The velvet matte qualities of the ceramic offer a stable armature for her glass linework. The ceramic echoes architectural forms: the arch, the pedestal, the vertical panel. Soft chalky cerulean blue and a salmon pink deflect any stern suggestion of classicism, offering an unusually harmonic interaction within fractious materials. Adamik embraces the Bauhaus approaches of practice before theory and learning by doing. There is a dissolving of the hierarchies of making, crafting, drawing and physical movement. Using a small kiln in her studio has allowed her to retain a direct connection with material. Adamik was a dancer and her sculptures similarly pivot between choreography and improvised expression. Movement is a practice of improvisation that demands presence and challenges habitual behaviour to locate new forms. In her current practice, she facilitates the draping of glass over the ceramic and tests the capacity of these lines to repeatedly overlay in multiple gestural acts.
Gabrielle Adamik studied Object Design in Glass at Sydney College of Arts, and has recently been a finalist in the touring Ranamok Glass Prize and the Meroogal Women’s Art Prize. She was an Artist in Residence with Gapuwiyak Community, North East Arnhem Land where she explored basket-making using pandanus.
India Mark’s still life paintings offer a contemplative space. The work invites us to explore the edges of forms and shifts in hue through variations in texture. Cast shadows from opposing light sources allow for a play of surface and layer. Shades repeat and adjust within the lip of the cup and against the wall behind. Tonalities and edges vibrate from porcelain to the skin of fruit and from liquid to the doubling background shadows. This play on doubling is repeated through the division of the canvas into two almost equal segments. Colour shimmers against carefully prepared backgrounds with just perceptible variations in tone between vertical plane and ground. These luminescent hues are built up through underpainting, bringing a pearl to porcelain, gold and ceramic.

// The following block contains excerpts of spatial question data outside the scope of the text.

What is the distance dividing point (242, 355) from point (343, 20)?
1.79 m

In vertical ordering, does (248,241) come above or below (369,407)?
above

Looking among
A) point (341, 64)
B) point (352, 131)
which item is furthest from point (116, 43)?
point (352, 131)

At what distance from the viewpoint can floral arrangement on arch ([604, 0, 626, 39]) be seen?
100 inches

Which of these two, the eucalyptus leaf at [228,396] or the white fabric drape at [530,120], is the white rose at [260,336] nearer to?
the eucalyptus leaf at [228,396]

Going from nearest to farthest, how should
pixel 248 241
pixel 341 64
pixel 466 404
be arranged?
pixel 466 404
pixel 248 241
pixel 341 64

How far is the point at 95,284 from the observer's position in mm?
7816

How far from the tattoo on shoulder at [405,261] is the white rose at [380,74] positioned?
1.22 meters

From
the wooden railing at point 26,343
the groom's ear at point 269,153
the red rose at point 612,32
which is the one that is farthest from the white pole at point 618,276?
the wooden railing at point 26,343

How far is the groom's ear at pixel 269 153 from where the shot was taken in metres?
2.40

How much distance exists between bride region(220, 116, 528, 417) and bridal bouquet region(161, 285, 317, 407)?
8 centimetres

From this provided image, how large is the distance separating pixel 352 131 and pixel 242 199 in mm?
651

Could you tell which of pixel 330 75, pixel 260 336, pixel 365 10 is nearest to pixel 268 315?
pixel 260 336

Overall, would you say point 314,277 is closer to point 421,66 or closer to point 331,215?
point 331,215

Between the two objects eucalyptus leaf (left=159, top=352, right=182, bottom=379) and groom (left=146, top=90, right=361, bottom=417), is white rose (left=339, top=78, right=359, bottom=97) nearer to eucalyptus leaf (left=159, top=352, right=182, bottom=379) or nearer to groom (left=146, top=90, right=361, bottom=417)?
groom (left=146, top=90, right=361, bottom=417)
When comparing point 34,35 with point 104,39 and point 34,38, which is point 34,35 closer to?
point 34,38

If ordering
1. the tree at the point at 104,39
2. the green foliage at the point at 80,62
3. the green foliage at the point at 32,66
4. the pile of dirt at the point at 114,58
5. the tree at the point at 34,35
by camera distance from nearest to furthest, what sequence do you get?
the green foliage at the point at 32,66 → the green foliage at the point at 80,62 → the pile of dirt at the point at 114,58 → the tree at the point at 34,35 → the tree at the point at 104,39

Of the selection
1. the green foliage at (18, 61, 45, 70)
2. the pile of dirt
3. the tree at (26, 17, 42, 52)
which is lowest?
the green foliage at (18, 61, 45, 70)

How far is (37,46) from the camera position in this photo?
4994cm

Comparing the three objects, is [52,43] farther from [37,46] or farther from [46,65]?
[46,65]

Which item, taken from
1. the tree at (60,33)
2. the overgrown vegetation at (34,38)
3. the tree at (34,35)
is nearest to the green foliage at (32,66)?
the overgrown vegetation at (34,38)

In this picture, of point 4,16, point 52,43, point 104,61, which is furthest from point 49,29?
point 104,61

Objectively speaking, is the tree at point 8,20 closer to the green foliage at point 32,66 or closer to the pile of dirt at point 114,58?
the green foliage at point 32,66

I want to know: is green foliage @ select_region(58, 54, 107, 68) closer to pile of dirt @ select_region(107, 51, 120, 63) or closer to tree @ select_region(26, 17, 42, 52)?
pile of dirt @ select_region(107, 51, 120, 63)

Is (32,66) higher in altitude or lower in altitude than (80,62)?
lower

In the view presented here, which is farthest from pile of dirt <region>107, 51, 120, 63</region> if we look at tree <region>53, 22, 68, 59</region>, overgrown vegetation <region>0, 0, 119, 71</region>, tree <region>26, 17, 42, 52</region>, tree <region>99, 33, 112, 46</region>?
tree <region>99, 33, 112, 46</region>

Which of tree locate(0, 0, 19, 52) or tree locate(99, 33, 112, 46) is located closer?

India Mark has painted these in her home studio. The works link the nuanced action of applying paint to canvas with the repetitive motion of preparing cups of tea. The daily practice of painting is echoed in the preparation of the food and drink. The scale of the work offers further intimacy with the cups and saucers an extension of the body: weathered, humbled by use and rinsed out (like her palette). The repetition of forms along the horizontal nods to Italian painter Giorgio Morandi but Morandi blended his foggy objects. Mark’s objects remain distinct along a vibrating edge. Her still life surfaces link to her portrait painting – the cast of light falling on form and the rich colouring of fruit like a living skin.
India Mark was a finalist in the Archibald Prize in 2016 and again in 2018 with her powerful portrait, Candy. She was awarded the Foundation for Visual Arts Scholarship from the ANU School of Art and a Master of Fine Arts at the National Art School. Two of her works are included in the archival collection of the National Art School.